> _QUÉ SE PIDE_
- a) Según el texto sobre Haití, ¿cuántas viviendas destruyó el sismo de 2021?
- b) Reproduzca del texto sobre Haití el fragmento que comienza con "Ese año sucedió" y continúa hasta "parte del país.".
- c) Convierta en una lista breve el párrafo del texto sobre Haití que empieza con "El 2021 se produjo otro sismo", conservando sus datos principales.

> _TEXTO PARA LEER_
++++++++++++++++++++
Por: Luis Gonzales Posada
No es posible que los gobiernos del hemisferio mantengan absoluta indiferencia ante la dramática situación de Haití, donde bandas criminales fugadas de la cárcel asaltan, secuestran y asesinan impunemente.
Lo que sucede en esa pequeña isla caribeña de 27 mil kilómetros cuadrados y once millones de habitantes concentra todos los padecimientos y tragedias que podamos imaginar.
Las más recientes sucedieron el 2010, cuando un terremoto de gran magnitud mató 300 mil haitianos, dejando heridos a 200 mil y provocando el desplazamiento de un millón 500 mil habitantes.
El 2021 se produjo otro sismo que destruyó 136 mil viviendas, falleciendo 2,249 personas e hiriendo a 12 mil, una catástrofe a la que debemos agregar la cíclica ocurrencia de tormentas, ciclones y huracanes.
Ese año sucedió una nueva tragedia, esta vez de carácter político, cuando 23 sicarios colombianos – todos militares retirados – asesinaron a balazos al presidente de la República, Juvenal Moise, en su propia residencia; criminales contratados por la empresa CTU Segurity radicada en Doral Beach, Miami, Estados Unidos, de donde salieron varios de los asesinos.
En marzo continuaron las calamidades al escapar de la cárcel más poblada de Puerto Príncipe 3,700 delincuentes de alta peligrosidad que hoy controlan parte del país.
++++++++++++++++++++
Entradas de datos recopiladas
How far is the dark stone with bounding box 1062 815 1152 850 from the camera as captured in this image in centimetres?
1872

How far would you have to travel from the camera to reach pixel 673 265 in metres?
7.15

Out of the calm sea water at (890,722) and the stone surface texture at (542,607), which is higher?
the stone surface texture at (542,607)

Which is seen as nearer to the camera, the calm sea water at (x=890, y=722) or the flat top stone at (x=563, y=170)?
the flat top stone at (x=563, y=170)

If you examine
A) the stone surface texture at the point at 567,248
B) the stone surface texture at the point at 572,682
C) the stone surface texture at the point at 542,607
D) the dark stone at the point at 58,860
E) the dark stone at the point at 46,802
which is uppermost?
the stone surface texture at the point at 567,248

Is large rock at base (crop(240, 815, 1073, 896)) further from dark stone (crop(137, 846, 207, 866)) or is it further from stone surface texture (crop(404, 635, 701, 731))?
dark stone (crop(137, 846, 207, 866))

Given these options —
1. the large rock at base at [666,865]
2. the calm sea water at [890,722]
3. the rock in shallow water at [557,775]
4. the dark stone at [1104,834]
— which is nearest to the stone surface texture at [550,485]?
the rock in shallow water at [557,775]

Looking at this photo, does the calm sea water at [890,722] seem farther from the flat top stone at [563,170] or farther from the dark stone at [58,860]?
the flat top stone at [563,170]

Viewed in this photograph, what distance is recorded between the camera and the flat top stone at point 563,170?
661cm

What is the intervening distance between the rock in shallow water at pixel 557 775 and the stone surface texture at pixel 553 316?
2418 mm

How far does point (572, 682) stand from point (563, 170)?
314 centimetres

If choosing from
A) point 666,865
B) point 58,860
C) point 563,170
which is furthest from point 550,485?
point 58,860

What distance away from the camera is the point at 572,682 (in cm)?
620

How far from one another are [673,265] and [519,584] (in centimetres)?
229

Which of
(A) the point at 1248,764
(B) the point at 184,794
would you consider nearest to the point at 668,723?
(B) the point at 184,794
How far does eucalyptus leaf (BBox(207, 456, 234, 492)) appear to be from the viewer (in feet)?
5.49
++++++++++++++++++++
> _LISTA DE SOLUCIONES_
- a) 136 mil viviendas.

- b)
Ese año sucedió una nueva tragedia, esta vez de carácter político, cuando 23 sicarios colombianos – todos militares retirados – asesinaron a balazos al presidente de la República, Juvenal Moise, en su propia residencia; criminales contratados por la empresa CTU Segurity radicada en Doral Beach, Miami, Estados Unidos, de donde salieron varios de los asesinos.
En marzo continuaron las calamidades al escapar de la cárcel más poblada de Puerto Príncipe 3,700 delincuentes de alta peligrosidad que hoy controlan parte del país.

- c)
- En 2021 se produjo otro sismo.
- Destruyó 136 mil viviendas.
- Murieron 2,249 personas y 12 mil resultaron heridas.
- A esa catástrofe se suman las tormentas, los ciclones y los huracanes, que ocurren de forma cíclica.